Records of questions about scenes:
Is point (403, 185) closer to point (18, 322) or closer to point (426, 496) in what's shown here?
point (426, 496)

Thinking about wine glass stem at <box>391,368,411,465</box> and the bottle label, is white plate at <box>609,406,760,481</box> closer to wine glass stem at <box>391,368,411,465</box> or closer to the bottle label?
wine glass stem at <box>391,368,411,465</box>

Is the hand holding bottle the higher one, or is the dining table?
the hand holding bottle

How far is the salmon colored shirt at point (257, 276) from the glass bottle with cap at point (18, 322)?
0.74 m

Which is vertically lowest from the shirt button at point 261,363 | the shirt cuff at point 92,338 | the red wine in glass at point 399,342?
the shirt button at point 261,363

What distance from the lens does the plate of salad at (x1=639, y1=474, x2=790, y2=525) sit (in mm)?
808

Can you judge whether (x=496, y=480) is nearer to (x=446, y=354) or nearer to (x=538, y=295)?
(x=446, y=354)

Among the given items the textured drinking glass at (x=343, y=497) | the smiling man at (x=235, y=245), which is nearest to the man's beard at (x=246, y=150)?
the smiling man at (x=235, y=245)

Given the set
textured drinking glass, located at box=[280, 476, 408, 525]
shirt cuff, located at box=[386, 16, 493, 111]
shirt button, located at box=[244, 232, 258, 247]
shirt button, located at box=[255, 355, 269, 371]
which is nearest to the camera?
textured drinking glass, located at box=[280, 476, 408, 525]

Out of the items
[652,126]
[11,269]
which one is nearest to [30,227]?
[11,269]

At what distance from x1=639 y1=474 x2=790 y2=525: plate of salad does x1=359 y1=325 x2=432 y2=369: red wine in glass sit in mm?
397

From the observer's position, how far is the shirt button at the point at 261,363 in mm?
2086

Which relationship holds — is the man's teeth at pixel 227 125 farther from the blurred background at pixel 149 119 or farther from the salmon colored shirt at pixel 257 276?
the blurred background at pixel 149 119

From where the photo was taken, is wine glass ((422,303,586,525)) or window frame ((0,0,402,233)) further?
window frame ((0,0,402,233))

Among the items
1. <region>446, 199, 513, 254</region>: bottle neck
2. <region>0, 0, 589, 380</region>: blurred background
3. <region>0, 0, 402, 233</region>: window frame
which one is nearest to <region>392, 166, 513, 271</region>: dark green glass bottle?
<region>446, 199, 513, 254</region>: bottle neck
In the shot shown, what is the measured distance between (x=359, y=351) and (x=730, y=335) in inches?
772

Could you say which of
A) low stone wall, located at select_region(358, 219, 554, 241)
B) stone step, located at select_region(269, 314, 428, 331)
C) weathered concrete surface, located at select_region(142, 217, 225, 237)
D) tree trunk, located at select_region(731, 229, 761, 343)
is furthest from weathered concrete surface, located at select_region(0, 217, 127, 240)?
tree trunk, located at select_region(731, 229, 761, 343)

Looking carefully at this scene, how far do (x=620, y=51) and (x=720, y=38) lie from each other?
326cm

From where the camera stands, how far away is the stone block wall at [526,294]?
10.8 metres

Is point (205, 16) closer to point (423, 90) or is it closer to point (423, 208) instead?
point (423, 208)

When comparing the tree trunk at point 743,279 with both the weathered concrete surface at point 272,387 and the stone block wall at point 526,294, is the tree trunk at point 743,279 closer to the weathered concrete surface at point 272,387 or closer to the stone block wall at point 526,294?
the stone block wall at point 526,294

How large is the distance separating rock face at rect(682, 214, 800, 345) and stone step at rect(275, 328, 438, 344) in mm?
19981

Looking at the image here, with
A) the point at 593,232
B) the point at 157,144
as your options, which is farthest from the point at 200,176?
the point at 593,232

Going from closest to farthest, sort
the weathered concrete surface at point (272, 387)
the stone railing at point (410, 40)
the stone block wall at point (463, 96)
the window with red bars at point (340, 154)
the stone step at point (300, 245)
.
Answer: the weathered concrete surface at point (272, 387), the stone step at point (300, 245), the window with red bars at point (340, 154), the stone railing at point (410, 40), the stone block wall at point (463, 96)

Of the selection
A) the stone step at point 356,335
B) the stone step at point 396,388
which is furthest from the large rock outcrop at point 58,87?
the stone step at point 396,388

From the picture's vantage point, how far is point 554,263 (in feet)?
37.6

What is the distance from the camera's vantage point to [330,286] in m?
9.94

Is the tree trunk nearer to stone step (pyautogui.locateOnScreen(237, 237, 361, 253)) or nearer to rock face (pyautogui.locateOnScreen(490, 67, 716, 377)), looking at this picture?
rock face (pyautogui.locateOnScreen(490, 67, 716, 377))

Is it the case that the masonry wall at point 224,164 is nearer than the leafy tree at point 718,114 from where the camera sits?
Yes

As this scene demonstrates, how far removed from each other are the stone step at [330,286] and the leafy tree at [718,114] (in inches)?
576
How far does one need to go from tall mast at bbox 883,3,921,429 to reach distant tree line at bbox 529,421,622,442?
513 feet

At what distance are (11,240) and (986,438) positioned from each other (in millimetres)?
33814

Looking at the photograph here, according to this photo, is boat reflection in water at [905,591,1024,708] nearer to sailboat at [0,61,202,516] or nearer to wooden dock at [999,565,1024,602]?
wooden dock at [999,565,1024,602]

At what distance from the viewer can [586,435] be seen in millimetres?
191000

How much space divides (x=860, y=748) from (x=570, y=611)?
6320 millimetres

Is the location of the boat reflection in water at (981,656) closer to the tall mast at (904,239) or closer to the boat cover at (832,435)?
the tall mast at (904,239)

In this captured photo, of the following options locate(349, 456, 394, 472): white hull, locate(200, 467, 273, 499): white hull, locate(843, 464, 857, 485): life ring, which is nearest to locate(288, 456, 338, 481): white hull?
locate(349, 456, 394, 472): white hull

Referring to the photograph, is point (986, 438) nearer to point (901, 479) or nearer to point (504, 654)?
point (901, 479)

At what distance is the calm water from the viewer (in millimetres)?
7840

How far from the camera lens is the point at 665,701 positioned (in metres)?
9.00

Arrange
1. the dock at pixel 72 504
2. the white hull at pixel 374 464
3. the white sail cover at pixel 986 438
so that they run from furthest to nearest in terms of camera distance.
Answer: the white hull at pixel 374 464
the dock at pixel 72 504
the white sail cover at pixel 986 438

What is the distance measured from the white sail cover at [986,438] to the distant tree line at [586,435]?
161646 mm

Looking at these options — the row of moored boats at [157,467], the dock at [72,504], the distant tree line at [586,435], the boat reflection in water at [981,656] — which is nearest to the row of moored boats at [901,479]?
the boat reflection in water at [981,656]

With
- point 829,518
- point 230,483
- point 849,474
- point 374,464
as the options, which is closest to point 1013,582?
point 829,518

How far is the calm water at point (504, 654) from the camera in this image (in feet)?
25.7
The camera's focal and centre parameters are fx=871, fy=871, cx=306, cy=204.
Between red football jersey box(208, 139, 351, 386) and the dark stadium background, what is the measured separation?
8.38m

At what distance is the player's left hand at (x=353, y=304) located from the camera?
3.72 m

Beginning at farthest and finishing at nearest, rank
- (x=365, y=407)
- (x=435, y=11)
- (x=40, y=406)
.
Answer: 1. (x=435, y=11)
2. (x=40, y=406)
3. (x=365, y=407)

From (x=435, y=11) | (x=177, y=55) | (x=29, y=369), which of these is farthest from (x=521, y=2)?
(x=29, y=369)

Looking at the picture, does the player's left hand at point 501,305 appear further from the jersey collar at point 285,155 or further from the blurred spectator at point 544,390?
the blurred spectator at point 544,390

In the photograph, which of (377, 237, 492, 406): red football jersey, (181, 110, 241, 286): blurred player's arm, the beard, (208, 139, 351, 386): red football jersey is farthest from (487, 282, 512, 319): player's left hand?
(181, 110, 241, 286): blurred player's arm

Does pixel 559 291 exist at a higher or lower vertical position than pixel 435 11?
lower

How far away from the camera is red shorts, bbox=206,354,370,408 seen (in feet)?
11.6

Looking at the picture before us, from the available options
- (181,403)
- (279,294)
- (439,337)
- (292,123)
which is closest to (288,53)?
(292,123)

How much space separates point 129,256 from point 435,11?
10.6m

Requirement: Count how many lines of the records above contain the word "football", matching case exactly. Give only the number.

Output below: 2